Escuchando crecer la hierba ( a farewell to summer).

 

playa

 

Se va el verano. Esta noche nos dejará de forma oficial, dando paso al otoño. Y parece que para despedirse ha elegido sus mejores galas…. nos regala hoy un día límpido,  de una luminosidad vibrante,  irrepetible. Tan característica,  que sólo la he conocido  en San Sebastián en los días más bellos de Septiembre.

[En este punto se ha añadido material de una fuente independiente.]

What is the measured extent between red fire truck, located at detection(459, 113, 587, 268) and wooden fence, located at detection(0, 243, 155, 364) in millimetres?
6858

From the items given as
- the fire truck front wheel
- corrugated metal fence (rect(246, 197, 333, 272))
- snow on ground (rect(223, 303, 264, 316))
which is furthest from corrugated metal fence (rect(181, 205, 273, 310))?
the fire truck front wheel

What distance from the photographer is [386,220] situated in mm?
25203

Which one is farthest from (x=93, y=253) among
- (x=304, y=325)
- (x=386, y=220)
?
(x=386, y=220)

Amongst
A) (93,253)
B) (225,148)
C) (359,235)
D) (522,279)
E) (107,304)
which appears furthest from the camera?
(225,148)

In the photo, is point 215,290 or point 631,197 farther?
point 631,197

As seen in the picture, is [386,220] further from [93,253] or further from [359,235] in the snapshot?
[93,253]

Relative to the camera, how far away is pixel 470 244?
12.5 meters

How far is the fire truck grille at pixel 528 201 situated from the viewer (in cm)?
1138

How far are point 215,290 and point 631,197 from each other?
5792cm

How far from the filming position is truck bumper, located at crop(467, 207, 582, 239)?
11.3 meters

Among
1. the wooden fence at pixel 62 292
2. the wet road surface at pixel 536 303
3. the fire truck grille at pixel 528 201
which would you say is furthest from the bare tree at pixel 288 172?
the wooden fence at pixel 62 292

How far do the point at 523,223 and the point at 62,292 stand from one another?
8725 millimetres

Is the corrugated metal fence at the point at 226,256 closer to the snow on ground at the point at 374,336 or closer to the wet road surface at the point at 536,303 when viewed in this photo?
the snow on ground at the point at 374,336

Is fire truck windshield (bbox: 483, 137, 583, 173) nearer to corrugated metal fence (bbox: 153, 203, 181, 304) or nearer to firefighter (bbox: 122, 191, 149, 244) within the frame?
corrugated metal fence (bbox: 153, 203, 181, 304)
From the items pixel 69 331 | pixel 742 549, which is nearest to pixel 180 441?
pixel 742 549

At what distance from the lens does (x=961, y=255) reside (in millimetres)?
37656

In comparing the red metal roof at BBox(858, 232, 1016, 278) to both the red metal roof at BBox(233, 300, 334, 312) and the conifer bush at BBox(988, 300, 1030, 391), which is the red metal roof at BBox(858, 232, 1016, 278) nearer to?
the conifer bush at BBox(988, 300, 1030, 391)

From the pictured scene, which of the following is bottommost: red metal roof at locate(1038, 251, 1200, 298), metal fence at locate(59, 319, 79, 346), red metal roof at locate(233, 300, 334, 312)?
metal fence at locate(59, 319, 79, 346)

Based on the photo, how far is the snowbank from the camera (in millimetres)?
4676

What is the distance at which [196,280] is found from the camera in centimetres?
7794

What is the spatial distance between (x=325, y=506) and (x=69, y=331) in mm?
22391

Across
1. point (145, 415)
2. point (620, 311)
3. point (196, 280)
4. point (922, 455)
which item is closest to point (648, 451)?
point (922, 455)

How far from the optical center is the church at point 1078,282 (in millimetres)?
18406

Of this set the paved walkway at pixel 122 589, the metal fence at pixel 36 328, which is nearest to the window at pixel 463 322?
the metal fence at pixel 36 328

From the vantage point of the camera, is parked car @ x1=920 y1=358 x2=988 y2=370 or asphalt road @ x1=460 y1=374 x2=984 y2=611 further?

Escribo sobre la arena, acariciada por el sol. Aspiro la suave brisa cargada un inconfundible perfume marino que propician las  mareas vivas de San Miguel.  La playa, de nuevo recuperada para los donostiarras, está tranquila. Al bañarme, disfruto con el  agua cristalina que ya en estas fechas,  muerde con ese frío revigorizante que pone la carne de gallina al entrar y aleja a los menos acostumbrados.

 

Hoy es un día para vibrar con los 5 sentidos, de esos en que la vida te conquista con su fuerza. Yo me dejo cautivar cautivar por su belleza.  Soy consciente de que son esos momentos de seducción los que dan sentido a nuestros días. Me siento tan vibrante como el cielo azul y el agua de un verde pálido.Si alguien me preguntara ¿qué es la felicidad? le invitaría a escuchar en este momento a mi corazón para que le hablara de ella.

 

Se va el verano y me despido de él con gratitud. Llegó en un momento emocionalmente intenso para mí. Sobrecargada de trabajo, con mi madre pasando una mala racha y diferentes temas personales complicándose por momentos.  Por esas casualidades de la vida, vino acompañado de música. Un CD que me regaló una conocida,  en el día en que empezaba oficialmente el estío. Al llegar a casa esa noche y escuchar la canción de Pink Martini, Splendor in the grass, algo se agitó en mi interior y alzó su voz. Me sacó las lágrimas. Era la voz del corazón. Esa voz que tan pocas veces escuchamos y demasiadas veces acallamos.  Me urgía a encaminarme a “dónde la hierba es verde”. Me animaba a que “reclinase mi cabeza en la hierba y  la escuchara crecer”.

2013-08-04 17.26.14 (1)

 

 

No me resultó fácil entender que  expresaba mi corazón. No estamos acostumbrados a su lenguaje, porque rara vez le prestamos atención. Sin embargo, el deseo  que encerraba esa metáfora tomó sentido el día en que contemple estas praderas.  Lo que yo necesitaba era volver a sentir que la vida me pertenecía.  Quería salir de ese  periodo en que sentía una vez más que la vida se movía demasiado deprisa. ¡cuantas veces se nos escapa la vida  sin  saborearla, sin olerla, sin disfrutarla…. Asi estaba yo antes del verano. Necesitaba volver a habitarla sin prisa, degustándola. Amándola. No correr tras ella, como me ocurre a veces, cuando salgo de mí y permito que se adueñen de mi el stress  y la prisa y les cedo las riendas de mi vida.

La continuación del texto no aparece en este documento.